Texto de partida:

Jesús Cárdenas.
Tras seis días de travesía del viaje en transatlántico, Federico García Lorca atracaba en el muelle 29 de Nueva York el 25 de junio de 1929. Cumplía 31 años. Y a sus ojos se aparecía la ciudad “más atrevida del mundo”. Atrás quedaba su Granada natal para estudiar en la universidad de Columbia un curso de inglés para extranjeros de nueve meses de duración.
Durante su estancia parece que se sintió más libre que nunca, escribiendo con voluntad propia en varios géneros: escribió la mayor parte de los poemas que ocupan el libro Poeta en Nueva York, preparó el drama El Público y escribió el guion de cine Viaje a la luna. Las tres obras comparten un mismo eje biográfico que, en su profundización, trasciende en sus tres ejes: la libertad, el amor y la muerte; un mundo de ecos y resonancias que tiende a evadirse.

Material proporcionado:
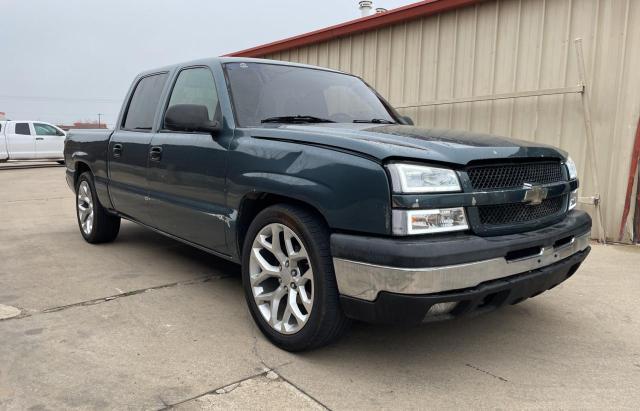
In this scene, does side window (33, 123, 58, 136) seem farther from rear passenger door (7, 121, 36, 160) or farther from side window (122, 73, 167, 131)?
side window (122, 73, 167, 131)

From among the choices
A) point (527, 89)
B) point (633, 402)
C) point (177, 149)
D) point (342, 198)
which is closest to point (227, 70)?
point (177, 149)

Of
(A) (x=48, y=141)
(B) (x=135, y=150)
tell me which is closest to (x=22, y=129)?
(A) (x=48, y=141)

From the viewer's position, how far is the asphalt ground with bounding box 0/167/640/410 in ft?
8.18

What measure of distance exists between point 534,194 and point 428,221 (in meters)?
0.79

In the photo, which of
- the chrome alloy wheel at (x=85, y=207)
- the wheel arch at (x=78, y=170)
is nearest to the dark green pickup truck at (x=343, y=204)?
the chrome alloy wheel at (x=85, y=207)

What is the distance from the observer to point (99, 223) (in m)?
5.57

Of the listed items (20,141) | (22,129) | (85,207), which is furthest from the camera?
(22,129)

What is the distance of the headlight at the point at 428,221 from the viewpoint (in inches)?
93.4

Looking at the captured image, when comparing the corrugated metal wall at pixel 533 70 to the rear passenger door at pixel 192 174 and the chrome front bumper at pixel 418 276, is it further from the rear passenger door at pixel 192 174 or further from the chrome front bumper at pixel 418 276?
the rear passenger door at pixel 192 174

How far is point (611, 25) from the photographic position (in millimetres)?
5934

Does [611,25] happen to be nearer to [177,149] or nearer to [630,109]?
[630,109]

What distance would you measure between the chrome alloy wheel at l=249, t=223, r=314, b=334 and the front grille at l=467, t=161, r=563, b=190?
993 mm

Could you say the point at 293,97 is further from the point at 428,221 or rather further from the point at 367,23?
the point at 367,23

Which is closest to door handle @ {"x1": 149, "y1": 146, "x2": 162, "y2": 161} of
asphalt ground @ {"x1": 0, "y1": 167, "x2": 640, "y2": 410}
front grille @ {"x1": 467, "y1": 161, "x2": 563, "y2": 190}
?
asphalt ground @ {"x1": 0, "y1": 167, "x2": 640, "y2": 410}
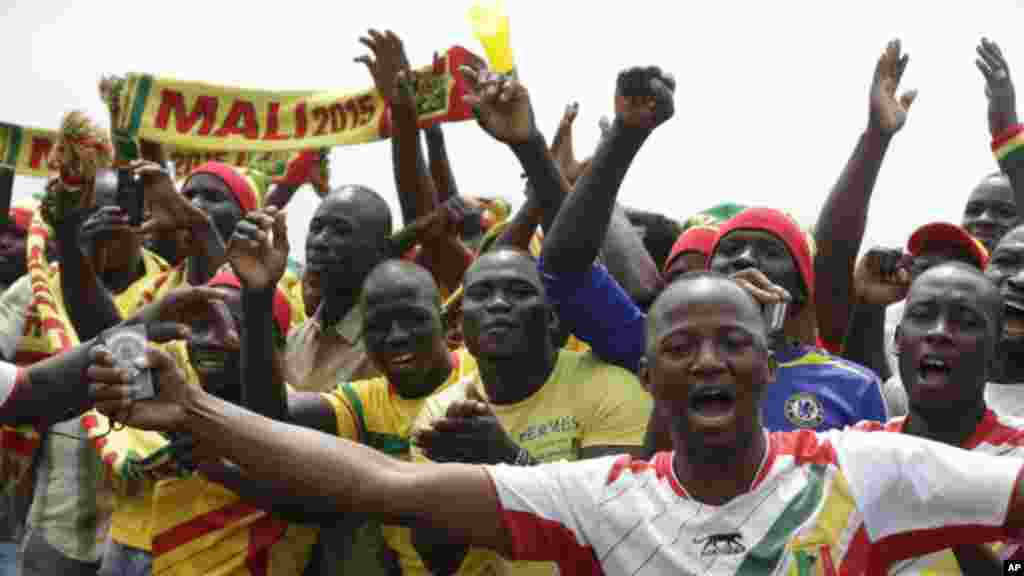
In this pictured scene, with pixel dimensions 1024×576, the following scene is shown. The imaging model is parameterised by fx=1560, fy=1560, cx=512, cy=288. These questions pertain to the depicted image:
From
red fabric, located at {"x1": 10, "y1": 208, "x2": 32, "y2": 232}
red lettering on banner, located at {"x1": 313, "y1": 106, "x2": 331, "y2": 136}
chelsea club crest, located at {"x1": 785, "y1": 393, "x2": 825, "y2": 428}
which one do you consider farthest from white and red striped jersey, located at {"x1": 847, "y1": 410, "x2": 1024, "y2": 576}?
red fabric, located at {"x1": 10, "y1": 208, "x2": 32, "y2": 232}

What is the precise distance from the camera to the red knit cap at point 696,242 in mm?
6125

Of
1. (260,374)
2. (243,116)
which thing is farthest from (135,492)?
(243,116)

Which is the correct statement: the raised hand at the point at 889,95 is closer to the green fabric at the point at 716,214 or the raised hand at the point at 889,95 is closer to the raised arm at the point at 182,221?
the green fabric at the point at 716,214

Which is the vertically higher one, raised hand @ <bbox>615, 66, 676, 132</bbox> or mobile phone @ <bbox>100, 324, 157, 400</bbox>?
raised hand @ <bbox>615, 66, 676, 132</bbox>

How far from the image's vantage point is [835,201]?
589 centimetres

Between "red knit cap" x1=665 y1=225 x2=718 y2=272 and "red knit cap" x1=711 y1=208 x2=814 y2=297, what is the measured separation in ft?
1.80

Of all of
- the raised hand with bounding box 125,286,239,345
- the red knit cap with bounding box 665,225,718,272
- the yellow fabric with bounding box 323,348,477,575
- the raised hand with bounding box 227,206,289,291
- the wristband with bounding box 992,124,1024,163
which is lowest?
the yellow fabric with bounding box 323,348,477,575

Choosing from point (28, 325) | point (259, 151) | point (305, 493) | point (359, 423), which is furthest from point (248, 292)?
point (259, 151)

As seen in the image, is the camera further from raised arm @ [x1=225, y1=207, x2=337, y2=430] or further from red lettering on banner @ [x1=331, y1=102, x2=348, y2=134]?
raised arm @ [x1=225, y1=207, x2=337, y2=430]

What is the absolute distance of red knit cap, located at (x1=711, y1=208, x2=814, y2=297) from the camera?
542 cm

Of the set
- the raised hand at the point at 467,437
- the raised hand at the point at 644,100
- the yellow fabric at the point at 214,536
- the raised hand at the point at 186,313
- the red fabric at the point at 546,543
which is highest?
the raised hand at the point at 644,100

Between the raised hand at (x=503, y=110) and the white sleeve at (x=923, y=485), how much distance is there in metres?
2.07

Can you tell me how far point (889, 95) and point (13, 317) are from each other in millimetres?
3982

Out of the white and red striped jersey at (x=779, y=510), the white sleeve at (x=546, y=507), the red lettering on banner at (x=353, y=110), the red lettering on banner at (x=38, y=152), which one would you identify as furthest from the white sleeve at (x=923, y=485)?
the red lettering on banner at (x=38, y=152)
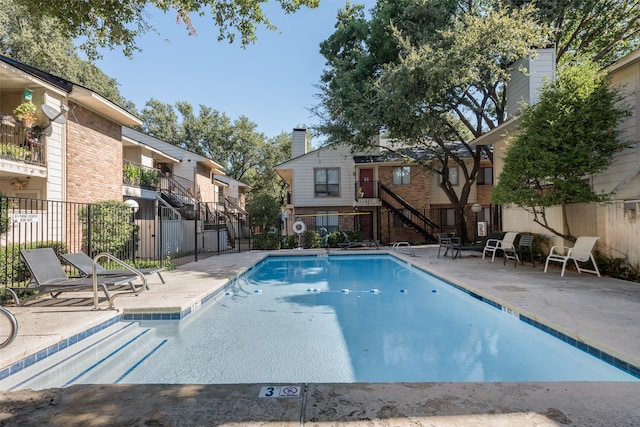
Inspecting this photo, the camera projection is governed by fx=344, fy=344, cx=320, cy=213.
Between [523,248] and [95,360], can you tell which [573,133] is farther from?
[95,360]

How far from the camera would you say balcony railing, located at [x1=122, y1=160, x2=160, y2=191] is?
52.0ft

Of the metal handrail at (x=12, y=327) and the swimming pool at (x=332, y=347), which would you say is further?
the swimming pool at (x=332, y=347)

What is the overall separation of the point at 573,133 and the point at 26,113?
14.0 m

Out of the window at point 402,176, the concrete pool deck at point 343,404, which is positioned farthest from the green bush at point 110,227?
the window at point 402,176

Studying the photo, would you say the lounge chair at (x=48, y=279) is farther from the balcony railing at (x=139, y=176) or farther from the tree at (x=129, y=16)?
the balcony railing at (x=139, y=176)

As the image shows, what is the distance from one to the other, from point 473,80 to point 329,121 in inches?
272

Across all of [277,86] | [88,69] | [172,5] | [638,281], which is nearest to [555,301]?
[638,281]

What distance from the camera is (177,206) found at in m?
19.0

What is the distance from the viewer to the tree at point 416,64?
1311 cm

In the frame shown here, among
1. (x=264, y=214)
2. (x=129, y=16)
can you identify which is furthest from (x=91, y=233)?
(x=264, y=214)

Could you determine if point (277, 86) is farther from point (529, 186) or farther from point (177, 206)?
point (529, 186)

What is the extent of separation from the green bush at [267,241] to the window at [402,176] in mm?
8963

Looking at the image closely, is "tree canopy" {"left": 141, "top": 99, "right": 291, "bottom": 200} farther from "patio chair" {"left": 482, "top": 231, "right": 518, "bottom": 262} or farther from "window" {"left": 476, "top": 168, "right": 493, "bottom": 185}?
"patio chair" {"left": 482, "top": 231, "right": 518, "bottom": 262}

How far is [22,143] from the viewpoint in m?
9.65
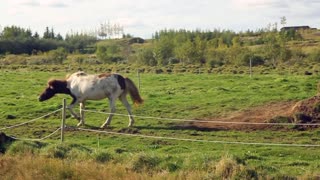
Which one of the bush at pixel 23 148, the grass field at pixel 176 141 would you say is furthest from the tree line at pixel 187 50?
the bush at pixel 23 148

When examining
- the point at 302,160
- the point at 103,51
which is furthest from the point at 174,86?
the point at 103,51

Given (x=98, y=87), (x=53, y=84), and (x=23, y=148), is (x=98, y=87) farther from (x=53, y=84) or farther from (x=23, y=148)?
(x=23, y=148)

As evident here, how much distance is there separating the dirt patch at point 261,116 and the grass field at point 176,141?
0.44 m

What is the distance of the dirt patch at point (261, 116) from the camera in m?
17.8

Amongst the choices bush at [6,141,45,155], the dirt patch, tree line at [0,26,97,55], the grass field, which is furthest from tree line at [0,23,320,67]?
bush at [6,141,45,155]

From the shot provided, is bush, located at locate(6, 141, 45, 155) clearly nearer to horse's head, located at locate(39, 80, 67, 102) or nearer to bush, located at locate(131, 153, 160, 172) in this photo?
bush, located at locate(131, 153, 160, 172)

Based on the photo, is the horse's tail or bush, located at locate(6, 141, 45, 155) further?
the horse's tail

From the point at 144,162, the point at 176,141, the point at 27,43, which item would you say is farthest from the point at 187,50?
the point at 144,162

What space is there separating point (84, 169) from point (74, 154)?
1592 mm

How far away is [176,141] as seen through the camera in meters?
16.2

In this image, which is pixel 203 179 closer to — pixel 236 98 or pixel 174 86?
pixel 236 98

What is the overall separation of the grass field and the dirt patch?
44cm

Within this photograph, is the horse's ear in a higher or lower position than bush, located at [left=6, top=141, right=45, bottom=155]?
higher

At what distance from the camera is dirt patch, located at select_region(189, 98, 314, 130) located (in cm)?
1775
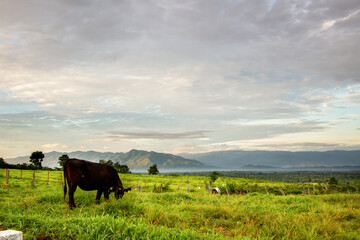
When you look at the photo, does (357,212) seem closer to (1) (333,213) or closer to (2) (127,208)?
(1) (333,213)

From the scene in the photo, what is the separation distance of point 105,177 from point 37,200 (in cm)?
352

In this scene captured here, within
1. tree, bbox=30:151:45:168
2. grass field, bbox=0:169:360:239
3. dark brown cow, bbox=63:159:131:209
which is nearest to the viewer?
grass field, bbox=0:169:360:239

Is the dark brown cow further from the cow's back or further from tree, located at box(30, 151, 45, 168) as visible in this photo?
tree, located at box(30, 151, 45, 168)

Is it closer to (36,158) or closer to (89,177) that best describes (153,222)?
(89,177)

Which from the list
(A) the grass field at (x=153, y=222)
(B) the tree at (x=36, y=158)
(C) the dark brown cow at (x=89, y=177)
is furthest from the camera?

Instrucciones a seguir:
Reproduce sin ningún cambio el fragmento del texto sobre Lorca en Nueva York que abarca desde "Tras seis días" hasta "meses de duración.". Para resolver el ejercicio no hace falta recurrir a este material.

Respuesta propuesta:
Tras seis días de travesía del viaje en transatlántico, Federico García Lorca atracaba en el muelle 29 de Nueva York el 25 de junio de 1929. Cumplía 31 años. Y a sus ojos se aparecía la ciudad “más atrevida del mundo”. Atrás quedaba su Granada natal para estudiar en la universidad de Columbia un curso de inglés para extranjeros de nueve meses de duración.